Moreover, there was no influence of any of the Brassicaceae crops on the oomycete communities during trial 2 that we observed, despite following identical experimental protocols and using the same agricultural management practices and inputs. The disparate observations between the two field trials could have been due to the environmental conditions being 6 times drier during trial 2: 55.0 mm of precipitation versus 328.4 mm in trial 1 (4). The Brassicaceae host plants appeared to be restricted in growth due to the dry conditions (Fig. S3), which would also constrain their nutrient uptake from the soil and rhizodeposition (22). Therefore, if the reciprocal plant-soil microbial community feedback was impaired due to the availability of water, it could account for the absent influence of the Brassicaceae hosts on the oomycete communities in Trial 2.

The drier conditions of field trial 2 may also have had an impact on the oomycete community itself. Oomycetes prefer high soil moisture for motility, subsequent infection, and growth and the completion of their life cycle (51, 52, 62, 63). Our data demonstrated a similar community composition between both field trails, though with reductions in sequencing reads and diversity in trial 2. This could be evidence for how the drier conditions impacted the community. Quantifying community sizes could help determine this in future experiments.

Nonetheless, the impact of the Brassicaceae crop hosts remained limited, as the structure of the oomycete communities remained significantly influenced by the previous crops. This could indicate that these specific crops may not be effective as a strategy to limit the accumulation of potentially pathogenic oomycetes in the soil over the short term. Various crop rotations, including those involving Brassicaceae, have been shown to help control phytopathogens by restructuring the microbial communities from one season to the next (6, 31). Such shifts generally occur through plant-soil feedback processes, such as rhizodeposition or by producing antimicrobial compounds (9–12, 64, 65). For example, Brassicaceae crops produce antimicrobial glucosinolates, which have been used to control phytopathogens, including oomycetes (64). However, our data illustrated that the five Brassicaceae crops were unable to sufficiently alter the soil history established by the previous crops, given that the oomycete communities remained significantly structured by soil history. This suggested that these crop rotations may be an insufficient strategy to control oomycete phytopathogens in the short term.

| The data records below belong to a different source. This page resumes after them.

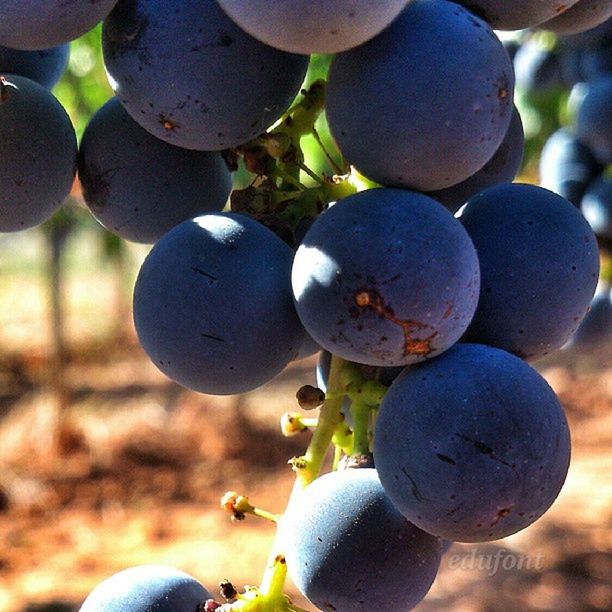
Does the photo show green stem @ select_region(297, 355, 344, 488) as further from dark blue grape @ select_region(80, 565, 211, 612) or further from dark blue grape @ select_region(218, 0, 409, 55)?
dark blue grape @ select_region(218, 0, 409, 55)

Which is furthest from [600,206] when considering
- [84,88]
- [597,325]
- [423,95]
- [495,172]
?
[84,88]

In addition, we observed that B. carinata crop hosts were significantly enriched in Pythiaceae ASVs in their root and rhizosphere communities compared to the other Brassicaceae hosts (Fig. 2B). This suggested that B. carinata is more susceptible to oomycete accumulation. Conversely, we also noted that S. alba hosts were depleted in Lagena and Pythiaceae ASVs in their rhizosphere communities (Fig. 2B), compared to the other Brassicaceae crop hosts. This might demonstrate increased resistance to accumulating these oomycetes in their rhizosphere. These two examples warrant further study to help evaluate how effective these particular crop rotations may be at limiting oomycete infections.

Further to this, our study points out three recommendations needed to better understand the phytopathogenicity of oomycetes: first, biodiversity monitoring should inventory the oomycete communities established at the end of each growing season and observe which ASVs persisted in a given plot (39, 66). Second, quantifying the size of each community would help determine if crop rotations actually limit, or reduce, the growth of the oomycete communities. Third, since the impact of a crop may not be observed during the active growing season (30), longer field trials with multiple time points could help confirm our findings. These additional steps may provide a more nuanced understanding of the dynamics within oomycete communities and help determine the utility of crop rotations as a strategy to limit the accumulation of oomycete phytopathogens in agricultural soil.

Soil chemistry constrained oomycete community structure.

Although we initially sought to test the influence of soil history on structuring oomycete communities, our data revealed that the soil chemistry had the strongest influence in the rhizosphere during both field trials and among the root communities during the dry season in trial 2 (Fig. 3 and 5). In our agricultural setting, soil chemistry was largely a synthesis of the previous soil history, current agricultural management practices, and the plant-microbial community feedback mechanisms (67). These processes interacted to yield a number of edaphic conditions previously identified to promote oomycete growth.

For example, soils with excessive or insufficient nutrients for their local microbial communities are prone to outbreaks of oomycete infections, as a soil nutrient imbalance provides a niche space for them (26, 44). Indicators of soil nutrient balance may include conductivity, cation exchange capacity (EC), total nitrogen, and total carbon (26, 27, 44). Although none of the measured edaphic factors was particularly related to the communities observed in trial 1, oomycete rhizosphere and roots communities with lentil soil histories were strongly associated with EC in trial 2 (Fig. 3). Soil moisture is another key factor in promoting oomycete growth and is compounded by seeding into cool (<16°C) soils (5, 26, 27). These conditions favor the release and chemotaxis of oomycete zoospores (51, 52). Therefore, we might have expected to observe a more dramatic change in the oomycete rhizosphere community between the wetter season of trial 1 and the dry season of trial 2.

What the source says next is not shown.